7. Unfortunate, but true: Artificial Intelligence does not work without natural intelligence.

Interview statement:

“Is AI the key to understanding the entire brain one day, then?

AI is certainly one of the keys. At HIBALL, we use machine and deep learning methods, which both count among AI. Without them, we could not tackle such an ambitious project. That’s why we are pleased to have CIFAR as a partner, the research organization that is leading the Pan-Canadian Artificial Intelligence strategy. With MILA in Montreal, we got one of the world’s leading centers in the field of deep learning on board. Its scientific director, Yoshua Bengio, is one of the pioneers in this field.”

My Question 1: What was the role of AI in BigBrain project so far?
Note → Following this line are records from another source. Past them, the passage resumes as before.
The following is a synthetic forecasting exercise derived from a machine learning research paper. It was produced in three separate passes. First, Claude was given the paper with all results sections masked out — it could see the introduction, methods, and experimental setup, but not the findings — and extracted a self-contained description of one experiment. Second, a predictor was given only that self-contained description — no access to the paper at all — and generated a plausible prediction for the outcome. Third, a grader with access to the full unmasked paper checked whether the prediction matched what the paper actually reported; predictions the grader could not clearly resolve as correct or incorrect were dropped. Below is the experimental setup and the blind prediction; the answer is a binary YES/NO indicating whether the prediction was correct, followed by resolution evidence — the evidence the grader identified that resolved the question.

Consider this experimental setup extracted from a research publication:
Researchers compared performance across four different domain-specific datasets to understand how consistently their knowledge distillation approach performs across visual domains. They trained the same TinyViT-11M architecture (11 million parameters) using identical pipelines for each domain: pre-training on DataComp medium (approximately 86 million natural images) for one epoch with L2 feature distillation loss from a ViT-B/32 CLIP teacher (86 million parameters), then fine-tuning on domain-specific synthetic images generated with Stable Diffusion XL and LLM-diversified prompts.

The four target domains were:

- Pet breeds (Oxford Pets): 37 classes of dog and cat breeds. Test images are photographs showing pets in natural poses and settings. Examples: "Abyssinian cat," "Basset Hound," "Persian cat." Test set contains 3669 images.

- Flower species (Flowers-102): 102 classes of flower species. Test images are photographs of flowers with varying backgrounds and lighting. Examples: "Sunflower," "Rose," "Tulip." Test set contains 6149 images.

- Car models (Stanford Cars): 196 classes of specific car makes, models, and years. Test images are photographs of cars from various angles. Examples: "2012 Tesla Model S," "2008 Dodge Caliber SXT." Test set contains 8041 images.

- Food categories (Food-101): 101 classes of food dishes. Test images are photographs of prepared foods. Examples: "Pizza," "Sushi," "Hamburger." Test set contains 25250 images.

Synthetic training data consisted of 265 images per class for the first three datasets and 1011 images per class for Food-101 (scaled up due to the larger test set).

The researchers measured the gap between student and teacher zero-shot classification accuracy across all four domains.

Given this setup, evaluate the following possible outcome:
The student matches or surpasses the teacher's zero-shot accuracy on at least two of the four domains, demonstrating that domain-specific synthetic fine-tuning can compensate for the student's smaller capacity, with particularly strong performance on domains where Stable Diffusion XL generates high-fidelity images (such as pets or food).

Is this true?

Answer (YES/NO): NO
My answer: Lack of specificity in answering the interviewer’s question definitely leaves the reader in the dark regarding the real role of AI in BigBrain project. So far, in BigBrain project AI is used for segmentation, in other words – to automate image processing. As the title of one such publication says, it is used for “Improving cytoarchitectonic segmentation of human brain areas” [13], and to speed-up building cytoarchitectonic map. As we can guess, accelerated building of cytoarchitectonic maps has nothing to do with understanding of the brain: the role of cytoarchitechtonic map in “brain understanding” remains exactly the same as it was when Brodmann, von Economo and others did it at the beginning of 20’s century.
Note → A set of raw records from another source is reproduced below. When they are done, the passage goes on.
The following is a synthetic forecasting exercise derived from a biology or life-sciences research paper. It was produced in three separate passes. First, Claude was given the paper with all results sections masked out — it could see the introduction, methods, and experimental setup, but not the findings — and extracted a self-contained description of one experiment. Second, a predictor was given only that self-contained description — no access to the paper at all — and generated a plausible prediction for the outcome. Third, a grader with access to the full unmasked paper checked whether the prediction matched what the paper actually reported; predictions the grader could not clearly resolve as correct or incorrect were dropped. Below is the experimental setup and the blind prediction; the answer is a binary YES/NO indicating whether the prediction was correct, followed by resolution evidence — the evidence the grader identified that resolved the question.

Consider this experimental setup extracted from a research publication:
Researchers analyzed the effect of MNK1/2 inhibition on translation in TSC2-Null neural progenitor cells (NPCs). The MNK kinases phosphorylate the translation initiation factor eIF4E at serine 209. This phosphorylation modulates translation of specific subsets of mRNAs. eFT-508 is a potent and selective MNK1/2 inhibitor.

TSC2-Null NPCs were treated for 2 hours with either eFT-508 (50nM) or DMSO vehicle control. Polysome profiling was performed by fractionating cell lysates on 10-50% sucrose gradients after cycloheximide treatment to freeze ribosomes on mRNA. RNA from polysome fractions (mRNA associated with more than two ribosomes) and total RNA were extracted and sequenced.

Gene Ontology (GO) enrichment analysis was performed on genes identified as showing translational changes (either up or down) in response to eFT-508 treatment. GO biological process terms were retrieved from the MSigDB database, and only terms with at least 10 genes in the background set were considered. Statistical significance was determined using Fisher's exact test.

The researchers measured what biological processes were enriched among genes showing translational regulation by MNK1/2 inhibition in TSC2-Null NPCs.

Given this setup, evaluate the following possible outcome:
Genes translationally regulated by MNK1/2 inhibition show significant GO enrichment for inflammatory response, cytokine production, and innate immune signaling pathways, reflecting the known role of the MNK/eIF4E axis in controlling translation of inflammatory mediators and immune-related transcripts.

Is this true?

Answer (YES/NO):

My Question 2: Why there is no ready solution to understand the “entire brain” by AI?

My answer: AI cannot bring any additional knowledge of any data it works with. Any neuronal network model works within the limits of training data set, created manually by “experts.” Work with any data usually starts with “annotation”: a group of people has to spend many days, even month, to attach a label to any object of interest in a given set of images or in other data, like texts.  Annotated data set is used to train the model, to test its performance, and to adjust model’s parameters, if necessary. After training and testing, the model can run automatically and to do the same job as the human would do, perhaps – better, and definitely – much faster.
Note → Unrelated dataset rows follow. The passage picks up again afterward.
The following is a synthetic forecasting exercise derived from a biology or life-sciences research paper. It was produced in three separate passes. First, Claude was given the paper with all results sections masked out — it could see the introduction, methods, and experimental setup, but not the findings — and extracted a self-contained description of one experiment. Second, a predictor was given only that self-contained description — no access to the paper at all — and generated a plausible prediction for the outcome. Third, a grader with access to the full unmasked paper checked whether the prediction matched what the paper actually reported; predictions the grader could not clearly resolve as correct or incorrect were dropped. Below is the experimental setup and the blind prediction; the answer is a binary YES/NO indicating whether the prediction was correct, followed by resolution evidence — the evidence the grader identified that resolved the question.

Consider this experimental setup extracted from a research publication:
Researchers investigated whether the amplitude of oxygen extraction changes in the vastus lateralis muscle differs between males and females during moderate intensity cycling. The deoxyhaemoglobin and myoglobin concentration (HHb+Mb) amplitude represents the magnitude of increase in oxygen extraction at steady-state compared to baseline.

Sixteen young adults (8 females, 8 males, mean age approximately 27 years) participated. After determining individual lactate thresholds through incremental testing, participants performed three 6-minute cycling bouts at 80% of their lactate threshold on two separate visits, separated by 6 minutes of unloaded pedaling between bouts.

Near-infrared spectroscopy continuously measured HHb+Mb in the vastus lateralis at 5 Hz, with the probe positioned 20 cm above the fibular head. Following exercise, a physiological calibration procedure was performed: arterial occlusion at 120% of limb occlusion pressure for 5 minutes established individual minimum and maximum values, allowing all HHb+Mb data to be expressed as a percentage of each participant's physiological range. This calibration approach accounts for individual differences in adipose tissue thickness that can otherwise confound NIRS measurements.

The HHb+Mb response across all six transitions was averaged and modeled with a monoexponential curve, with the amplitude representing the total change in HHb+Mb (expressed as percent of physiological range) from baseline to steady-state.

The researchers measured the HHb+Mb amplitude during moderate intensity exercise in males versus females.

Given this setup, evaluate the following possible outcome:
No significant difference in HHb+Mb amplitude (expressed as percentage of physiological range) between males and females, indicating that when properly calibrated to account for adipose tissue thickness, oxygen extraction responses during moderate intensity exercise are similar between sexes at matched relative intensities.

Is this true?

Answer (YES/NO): YES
Still, obtained results usually exactly reproduce the result which human expert would create. So, today the architectonic map, created by AI, would not bring any “understanding the entire brain”closer even by one inch. New knowledge could be brought only by new experimental results, for example – by exploration and evaluation of cortical structure in the context of cognitive activity of a particular area, as for example, in brain mapping projects by J.L. Gallant (J.L.Gallant’s Lab). However, such analysis requires cognitive description of the donor’s brain, which is missing entirely in BigBrain or HIBALL projects. So, it is unlikely that AI the way it is used now in this project would bring any significant breakthrough in understanding “the entire brain”.